МИНДАДЗЕ Александр Анатольевич ( род. ) Александр Миндадзе единственный из отечественных кинодраматургов лауреат премии им. Эннио Флайано "Серебряный Пегас" итальянской академии культуры за литературный вклад в кинематограф. На протяжении трех десятилетий работал в содружестве с Вадимом Абдрашитовым. Написал сценарии для всех 11 картин режиссера. Зародившись в середине 70-х и став одним из центральных явлений отечественного кино в 80-х, кинематограф Миндадзе-Абдрашитова оказался самой последовательной и подробной хроникой крушения. Сначала иллюзии коллективной этики. Затем — жизненных и моральных основ. И, наконец, самой страны.
Александр Миндадзе родился в семье известного советского кинодраматурга Анатолия Гребнева ("Дикая собака Динго", "Июльский Дождь", "Петербургские тайны"). После окончания школы некоторое время работал секретарем в одном из народных судов Москвы. Увлеченный скорее литературой, чем кино, одновременно подал документы в Литинститут и во ВГИК и прошел творческий конкурс в обоих вузах. К тому моменту в советском кино уже сложилась традиция написания сценария не в виде списка сменяющих друг друга сцен, а как полноценного прозаического литературного произведения. Е. Габрилович ("Коммунист", "В огне брода нет"), Е. Григорьев ("Три дня Виктора Чернышева", "Романс о влюбленных"), Ю. Клепиков ("История Аси Клячиной, которая любила да не вышла замуж"), Г. Шпаликов ("Застава Ильича", "Я шагаю по Москве"). Во ВГИКе конца 60-х преподают мэтры советской кинодраматургии, а недавние выпускники становятся классиками "оттепелечного" кино. Именно существование мощнейшей школы кинописателей и определило выбор Александра Миндадзе в пользу киноинститута. В конце 60-х он поступает на сценарный факультет в мастерскую Катерины Виноградской ("Обломок империи" (1929, реж. Ф. Эрмлер), "Член правительства" (1940, реж. А. Зархи, И. Хейфиц). За время учебы по его сценариям были сняты короткометражные ленты "Это были мы", "Возвращение катера", "Тот, кто меня спас".
После окончания учебы Миндадзе год служит в войсках связи. По возвращении пишет свой первый полнометражный сценарий — историю о том, как еще не принявшие присягу новобранцы привыкают к особенностям армейской жизни. В том же году на экраны выходит еще одна картина, снятая по его сценарию, — "Слово для защиты". Эта дебютная картина Вадима Абдрашитова (до этого год безуспешно искавшего материал для своей первой полнометражной работы) положила начало их многолетнему творческому сотрудничеству.

[Задание A]
Ответьте на вопросы по тексту о Миндадзе:
(i) Для скольких картин Вадима Абдрашитова Миндадзе написал сценарии?
(ii) В какие два вуза Миндадзе одновременно подал документы?
(iii) В каких войсках Миндадзе служил после окончания учебы?
[Задание B] Перепишите отрывок из текста о Миндадзе, начиная со слов «МИНДАДЗЕ Александр Анатольевич» и заканчивая словами «наконец, самой страны.», поставив «режиссером Вадимом Абдрашитовым» вместо «Вадимом Абдрашитовым».
Строки, которые идут дальше, взяты из другого источника.

[Выдержки из строк]

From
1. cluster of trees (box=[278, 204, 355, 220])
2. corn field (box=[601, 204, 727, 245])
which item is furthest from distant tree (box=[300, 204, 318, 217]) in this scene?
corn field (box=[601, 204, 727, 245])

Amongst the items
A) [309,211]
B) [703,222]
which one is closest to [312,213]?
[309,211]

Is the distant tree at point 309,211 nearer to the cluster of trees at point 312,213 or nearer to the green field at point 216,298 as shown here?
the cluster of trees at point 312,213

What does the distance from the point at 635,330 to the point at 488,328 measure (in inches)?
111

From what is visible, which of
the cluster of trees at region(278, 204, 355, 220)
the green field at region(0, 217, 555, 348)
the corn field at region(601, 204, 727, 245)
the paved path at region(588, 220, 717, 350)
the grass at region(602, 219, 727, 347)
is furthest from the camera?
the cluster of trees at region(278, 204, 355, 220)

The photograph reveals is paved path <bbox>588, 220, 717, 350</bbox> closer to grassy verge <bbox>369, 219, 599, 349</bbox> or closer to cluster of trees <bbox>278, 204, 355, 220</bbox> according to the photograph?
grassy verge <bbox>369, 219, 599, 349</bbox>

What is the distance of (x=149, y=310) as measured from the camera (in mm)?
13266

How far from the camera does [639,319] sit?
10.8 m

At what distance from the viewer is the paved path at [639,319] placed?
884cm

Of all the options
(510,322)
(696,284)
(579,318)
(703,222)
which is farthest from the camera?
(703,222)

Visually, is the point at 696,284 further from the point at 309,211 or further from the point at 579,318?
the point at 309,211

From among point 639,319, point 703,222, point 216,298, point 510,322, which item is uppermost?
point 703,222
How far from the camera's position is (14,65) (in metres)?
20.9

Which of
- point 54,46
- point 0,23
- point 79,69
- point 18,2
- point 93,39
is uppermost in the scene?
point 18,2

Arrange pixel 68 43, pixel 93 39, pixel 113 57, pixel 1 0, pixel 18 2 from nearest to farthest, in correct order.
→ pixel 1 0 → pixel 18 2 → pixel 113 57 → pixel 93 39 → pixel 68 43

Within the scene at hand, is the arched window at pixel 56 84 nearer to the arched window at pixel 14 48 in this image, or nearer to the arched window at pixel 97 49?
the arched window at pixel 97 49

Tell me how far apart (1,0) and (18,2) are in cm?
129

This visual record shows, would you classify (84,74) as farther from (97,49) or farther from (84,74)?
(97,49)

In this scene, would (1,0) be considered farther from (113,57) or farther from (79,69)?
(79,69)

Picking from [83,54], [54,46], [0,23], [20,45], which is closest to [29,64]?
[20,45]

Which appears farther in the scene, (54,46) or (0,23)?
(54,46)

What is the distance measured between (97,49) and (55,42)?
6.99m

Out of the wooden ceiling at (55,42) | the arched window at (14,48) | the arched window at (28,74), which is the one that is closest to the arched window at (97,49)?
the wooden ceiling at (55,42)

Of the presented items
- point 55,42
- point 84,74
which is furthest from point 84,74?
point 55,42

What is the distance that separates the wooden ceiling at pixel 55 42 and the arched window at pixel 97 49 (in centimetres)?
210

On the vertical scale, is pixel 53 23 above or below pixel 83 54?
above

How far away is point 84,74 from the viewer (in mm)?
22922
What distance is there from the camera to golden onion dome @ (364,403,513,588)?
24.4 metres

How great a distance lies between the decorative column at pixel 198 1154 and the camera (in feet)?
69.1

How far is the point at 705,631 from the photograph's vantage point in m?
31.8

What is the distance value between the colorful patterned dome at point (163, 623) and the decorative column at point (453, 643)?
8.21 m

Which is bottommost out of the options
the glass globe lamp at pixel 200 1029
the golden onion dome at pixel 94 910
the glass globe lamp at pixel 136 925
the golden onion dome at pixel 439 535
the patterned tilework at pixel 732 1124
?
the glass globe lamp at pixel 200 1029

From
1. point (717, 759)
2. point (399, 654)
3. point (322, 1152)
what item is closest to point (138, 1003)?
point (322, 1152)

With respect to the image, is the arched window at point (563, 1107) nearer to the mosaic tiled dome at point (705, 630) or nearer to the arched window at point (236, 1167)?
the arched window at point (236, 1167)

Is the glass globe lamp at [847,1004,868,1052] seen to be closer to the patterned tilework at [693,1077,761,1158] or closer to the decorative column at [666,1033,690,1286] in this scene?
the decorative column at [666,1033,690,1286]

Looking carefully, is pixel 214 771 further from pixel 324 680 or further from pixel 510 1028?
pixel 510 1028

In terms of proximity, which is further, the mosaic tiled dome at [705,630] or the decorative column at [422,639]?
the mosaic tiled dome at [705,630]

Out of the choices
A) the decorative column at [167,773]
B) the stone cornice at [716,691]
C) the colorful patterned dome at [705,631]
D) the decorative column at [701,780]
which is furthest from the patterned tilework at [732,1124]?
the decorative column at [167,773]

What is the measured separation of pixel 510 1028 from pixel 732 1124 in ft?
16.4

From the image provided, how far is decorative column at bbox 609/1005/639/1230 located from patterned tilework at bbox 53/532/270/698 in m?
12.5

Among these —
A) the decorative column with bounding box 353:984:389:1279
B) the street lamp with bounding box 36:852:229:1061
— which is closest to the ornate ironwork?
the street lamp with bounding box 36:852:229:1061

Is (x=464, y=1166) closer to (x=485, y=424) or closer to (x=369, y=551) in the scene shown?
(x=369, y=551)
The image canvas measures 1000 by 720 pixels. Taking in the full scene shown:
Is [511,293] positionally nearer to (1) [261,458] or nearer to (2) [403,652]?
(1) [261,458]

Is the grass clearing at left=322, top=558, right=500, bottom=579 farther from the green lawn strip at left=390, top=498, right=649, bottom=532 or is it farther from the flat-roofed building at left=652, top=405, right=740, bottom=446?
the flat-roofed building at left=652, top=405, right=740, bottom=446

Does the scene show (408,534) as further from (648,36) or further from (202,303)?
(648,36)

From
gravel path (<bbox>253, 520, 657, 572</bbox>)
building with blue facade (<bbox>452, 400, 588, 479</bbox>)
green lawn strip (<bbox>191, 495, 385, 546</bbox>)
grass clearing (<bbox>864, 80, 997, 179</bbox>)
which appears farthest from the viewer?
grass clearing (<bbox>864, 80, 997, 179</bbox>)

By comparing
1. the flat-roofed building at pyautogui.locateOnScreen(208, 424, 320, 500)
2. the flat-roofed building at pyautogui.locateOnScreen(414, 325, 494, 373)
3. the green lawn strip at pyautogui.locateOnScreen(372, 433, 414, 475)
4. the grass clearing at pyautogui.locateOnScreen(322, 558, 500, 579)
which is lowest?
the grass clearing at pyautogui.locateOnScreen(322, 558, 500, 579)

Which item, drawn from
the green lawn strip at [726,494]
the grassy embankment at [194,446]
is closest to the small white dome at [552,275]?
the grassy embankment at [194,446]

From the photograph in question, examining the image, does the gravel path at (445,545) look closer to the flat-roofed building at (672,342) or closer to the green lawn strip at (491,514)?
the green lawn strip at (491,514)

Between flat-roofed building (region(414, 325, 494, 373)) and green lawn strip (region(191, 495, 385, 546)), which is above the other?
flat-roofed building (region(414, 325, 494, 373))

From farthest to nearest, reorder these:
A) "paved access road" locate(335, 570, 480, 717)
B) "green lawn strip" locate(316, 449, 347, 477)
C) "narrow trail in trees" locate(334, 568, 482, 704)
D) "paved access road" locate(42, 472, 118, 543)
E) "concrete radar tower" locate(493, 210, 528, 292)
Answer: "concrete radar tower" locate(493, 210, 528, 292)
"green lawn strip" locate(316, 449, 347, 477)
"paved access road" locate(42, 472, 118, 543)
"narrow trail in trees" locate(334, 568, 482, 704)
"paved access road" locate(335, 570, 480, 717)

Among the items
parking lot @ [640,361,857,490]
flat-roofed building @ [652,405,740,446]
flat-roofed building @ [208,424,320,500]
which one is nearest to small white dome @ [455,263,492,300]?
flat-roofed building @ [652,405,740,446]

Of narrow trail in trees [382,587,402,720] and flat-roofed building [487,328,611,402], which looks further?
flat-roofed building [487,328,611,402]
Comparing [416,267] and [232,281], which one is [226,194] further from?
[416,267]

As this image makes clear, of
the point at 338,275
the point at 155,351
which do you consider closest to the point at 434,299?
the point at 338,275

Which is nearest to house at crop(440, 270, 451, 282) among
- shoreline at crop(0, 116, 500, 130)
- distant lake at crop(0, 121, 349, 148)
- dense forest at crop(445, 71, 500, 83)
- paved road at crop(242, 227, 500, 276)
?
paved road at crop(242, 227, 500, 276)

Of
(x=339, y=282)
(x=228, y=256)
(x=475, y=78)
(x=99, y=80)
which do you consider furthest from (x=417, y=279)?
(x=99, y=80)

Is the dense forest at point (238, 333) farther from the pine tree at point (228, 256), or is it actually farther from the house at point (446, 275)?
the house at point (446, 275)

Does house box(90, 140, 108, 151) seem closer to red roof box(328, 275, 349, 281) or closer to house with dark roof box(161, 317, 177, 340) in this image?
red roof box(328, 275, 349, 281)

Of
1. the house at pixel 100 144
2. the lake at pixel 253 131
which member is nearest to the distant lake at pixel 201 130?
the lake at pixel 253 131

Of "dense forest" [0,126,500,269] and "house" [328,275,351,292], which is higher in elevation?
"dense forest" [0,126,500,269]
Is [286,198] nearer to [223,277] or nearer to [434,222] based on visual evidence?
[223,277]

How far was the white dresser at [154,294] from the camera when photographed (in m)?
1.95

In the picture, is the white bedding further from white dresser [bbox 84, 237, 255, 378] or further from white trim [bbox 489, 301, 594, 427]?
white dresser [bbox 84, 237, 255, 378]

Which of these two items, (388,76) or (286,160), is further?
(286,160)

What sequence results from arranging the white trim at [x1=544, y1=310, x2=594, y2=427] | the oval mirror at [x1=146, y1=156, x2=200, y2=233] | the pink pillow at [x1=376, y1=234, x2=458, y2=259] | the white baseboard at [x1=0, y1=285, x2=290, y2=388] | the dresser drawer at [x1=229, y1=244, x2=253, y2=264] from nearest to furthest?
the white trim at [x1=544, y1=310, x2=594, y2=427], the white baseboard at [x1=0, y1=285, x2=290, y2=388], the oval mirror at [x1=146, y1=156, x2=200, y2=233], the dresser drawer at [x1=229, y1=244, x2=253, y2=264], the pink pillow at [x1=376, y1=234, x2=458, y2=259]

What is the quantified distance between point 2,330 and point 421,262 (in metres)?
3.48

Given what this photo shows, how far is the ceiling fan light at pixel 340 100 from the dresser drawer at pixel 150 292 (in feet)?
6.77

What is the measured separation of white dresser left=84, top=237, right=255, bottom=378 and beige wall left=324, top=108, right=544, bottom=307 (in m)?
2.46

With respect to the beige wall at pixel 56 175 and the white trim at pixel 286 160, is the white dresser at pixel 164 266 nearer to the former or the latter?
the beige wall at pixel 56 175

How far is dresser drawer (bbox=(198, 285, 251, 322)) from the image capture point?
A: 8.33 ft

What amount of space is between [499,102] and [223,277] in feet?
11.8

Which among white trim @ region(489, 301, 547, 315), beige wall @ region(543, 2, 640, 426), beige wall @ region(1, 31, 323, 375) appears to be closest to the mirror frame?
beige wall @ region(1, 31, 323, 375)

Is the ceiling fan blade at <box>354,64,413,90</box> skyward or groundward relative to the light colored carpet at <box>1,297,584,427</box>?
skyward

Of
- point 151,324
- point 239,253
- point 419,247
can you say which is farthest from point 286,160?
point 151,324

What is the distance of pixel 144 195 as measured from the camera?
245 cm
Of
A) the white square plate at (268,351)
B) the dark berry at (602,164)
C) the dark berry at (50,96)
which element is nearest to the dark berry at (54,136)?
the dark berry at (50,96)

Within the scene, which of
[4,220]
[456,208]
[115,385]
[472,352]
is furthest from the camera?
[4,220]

[Ответ к заданию A]
(i) Для всех 11 картин.
(ii) В Литинститут и во ВГИК.
(iii) В войсках связи.

[Ответ к заданию B]
МИНДАДЗЕ Александр Анатольевич ( род. ) Александр Миндадзе единственный из отечественных кинодраматургов лауреат премии им. Эннио Флайано "Серебряный Пегас" итальянской академии культуры за литературный вклад в кинематограф. На протяжении трех десятилетий работал в содружестве с режиссером Вадимом Абдрашитовым. Написал сценарии для всех 11 картин режиссера. Зародившись в середине 70-х и став одним из центральных явлений отечественного кино в 80-х, кинематограф Миндадзе-Абдрашитова оказался самой последовательной и подробной хроникой крушения. Сначала иллюзии коллективной этики. Затем — жизненных и моральных основ. И, наконец, самой страны.